We do a lot of tucking here in the fall. The hens get a thick bedding of hay to keep their skinny feet warm. The garden gets a nice duvet of compost. The young apple trees get hard plastic socks around their trunks to guard against the rabbits. The climbing roses get a layer of mulch hay around their feet, while the lavender is surrounded by a wall of hay that reaches halfway up the plants. The rosemary bush and the scented and zonal geraniums have been indoors by a sunny window for weeks.
Vermonters (and Vermonter wannabes such as I) tuck themselves behind massive stacks of wood that will feed the stove until late April. Every driveway is outlined with four-foot markers warning the snow plows away from the grass. And the shrub-proud among us (not I) put out A-shaped wooden contraptions to keep their plantings from being dismembered by avalanches dropping from the roof.

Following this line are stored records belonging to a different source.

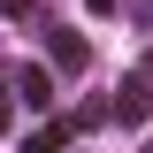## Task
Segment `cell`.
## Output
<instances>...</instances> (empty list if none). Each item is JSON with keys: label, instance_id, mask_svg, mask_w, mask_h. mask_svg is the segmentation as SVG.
Listing matches in <instances>:
<instances>
[{"label": "cell", "instance_id": "7", "mask_svg": "<svg viewBox=\"0 0 153 153\" xmlns=\"http://www.w3.org/2000/svg\"><path fill=\"white\" fill-rule=\"evenodd\" d=\"M84 8H92V16H115V0H84Z\"/></svg>", "mask_w": 153, "mask_h": 153}, {"label": "cell", "instance_id": "6", "mask_svg": "<svg viewBox=\"0 0 153 153\" xmlns=\"http://www.w3.org/2000/svg\"><path fill=\"white\" fill-rule=\"evenodd\" d=\"M8 92H16V76H8ZM8 92H0V123H8V115H16V100H8Z\"/></svg>", "mask_w": 153, "mask_h": 153}, {"label": "cell", "instance_id": "4", "mask_svg": "<svg viewBox=\"0 0 153 153\" xmlns=\"http://www.w3.org/2000/svg\"><path fill=\"white\" fill-rule=\"evenodd\" d=\"M23 153H69V123H46V130H31V146Z\"/></svg>", "mask_w": 153, "mask_h": 153}, {"label": "cell", "instance_id": "5", "mask_svg": "<svg viewBox=\"0 0 153 153\" xmlns=\"http://www.w3.org/2000/svg\"><path fill=\"white\" fill-rule=\"evenodd\" d=\"M0 16H31V0H0Z\"/></svg>", "mask_w": 153, "mask_h": 153}, {"label": "cell", "instance_id": "2", "mask_svg": "<svg viewBox=\"0 0 153 153\" xmlns=\"http://www.w3.org/2000/svg\"><path fill=\"white\" fill-rule=\"evenodd\" d=\"M8 76H16V100H23V107H54V69L23 61V69H8Z\"/></svg>", "mask_w": 153, "mask_h": 153}, {"label": "cell", "instance_id": "3", "mask_svg": "<svg viewBox=\"0 0 153 153\" xmlns=\"http://www.w3.org/2000/svg\"><path fill=\"white\" fill-rule=\"evenodd\" d=\"M46 61H54V69H84V61H92V46H84V38H76V31H46Z\"/></svg>", "mask_w": 153, "mask_h": 153}, {"label": "cell", "instance_id": "1", "mask_svg": "<svg viewBox=\"0 0 153 153\" xmlns=\"http://www.w3.org/2000/svg\"><path fill=\"white\" fill-rule=\"evenodd\" d=\"M146 115H153V69H146V76H130V84L115 92V123H123V130H138Z\"/></svg>", "mask_w": 153, "mask_h": 153}]
</instances>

In a word, Vermont is tucked and ready for winter. But, as that 15th-century rake Villon put it, Ou sont les neiges d'antan? (Where are the snows of yesteryear?). Sure, we've had a couple of snows already, but they have promptly disappeared in the next day's 60F high. Reader, it's kind of hot here.

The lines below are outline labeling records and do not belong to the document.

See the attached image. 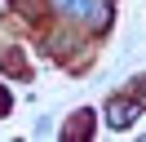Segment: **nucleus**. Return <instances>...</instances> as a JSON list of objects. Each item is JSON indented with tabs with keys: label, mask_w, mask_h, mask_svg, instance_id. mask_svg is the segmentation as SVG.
<instances>
[{
	"label": "nucleus",
	"mask_w": 146,
	"mask_h": 142,
	"mask_svg": "<svg viewBox=\"0 0 146 142\" xmlns=\"http://www.w3.org/2000/svg\"><path fill=\"white\" fill-rule=\"evenodd\" d=\"M137 111H142V102H128V98H115V102L106 107V120L115 124V129H124L128 120H137Z\"/></svg>",
	"instance_id": "f03ea898"
},
{
	"label": "nucleus",
	"mask_w": 146,
	"mask_h": 142,
	"mask_svg": "<svg viewBox=\"0 0 146 142\" xmlns=\"http://www.w3.org/2000/svg\"><path fill=\"white\" fill-rule=\"evenodd\" d=\"M53 5H62L66 13H80L84 22H106V5H102V0H53Z\"/></svg>",
	"instance_id": "f257e3e1"
}]
</instances>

I'm worried about the lavender, sweltering under its thick coat of hay. I'm worried about the yellow butterflies that flitted across the driveway yesterday, worried about the geese flying in indecisive circles overhead--to stay, to go? I'm worried about the frogs, who tucked themselves into the gunk at the bottom of the pond on the first cold night, and can be seen clinging to the disintegrating lily pads in the weirdly warm noon sun. I'm worried about the woolly bears--will they be able to rush to shelter when the real cold suddenly arrives? And I'm wondering about their cousins, the brown bears. Are they in their dens by now or are they making sleepy, ill-tempered sorties, hunting for the last berries? Is it safe to fill the bird feeder?
People in the village store say, "enjoy this weird weather." Others say, "we're gonna pay for it later." And I wonder, who are the optimists, who the pessimists? Me, I hope we do pay for it. I hope I get to wear my new super-warm-yet-light-as-a-feather winter coat that is hanging in the closet with the tags still attached. I hope the cold kills the ticks. I hope a thick coat of snow both shelters my plants and leaches nitrogen into their roots. I hope the harshness of winter keeps those who would move here for frivolous reasons away. I hope another season of relative isolation teaches me to endure, to bend with the winds, to find sustenance within myself.
In case you're wondering--that caterpillar in the garden? It wore a wide brownish-orange belt around its middle: a sure sign of a mild winter.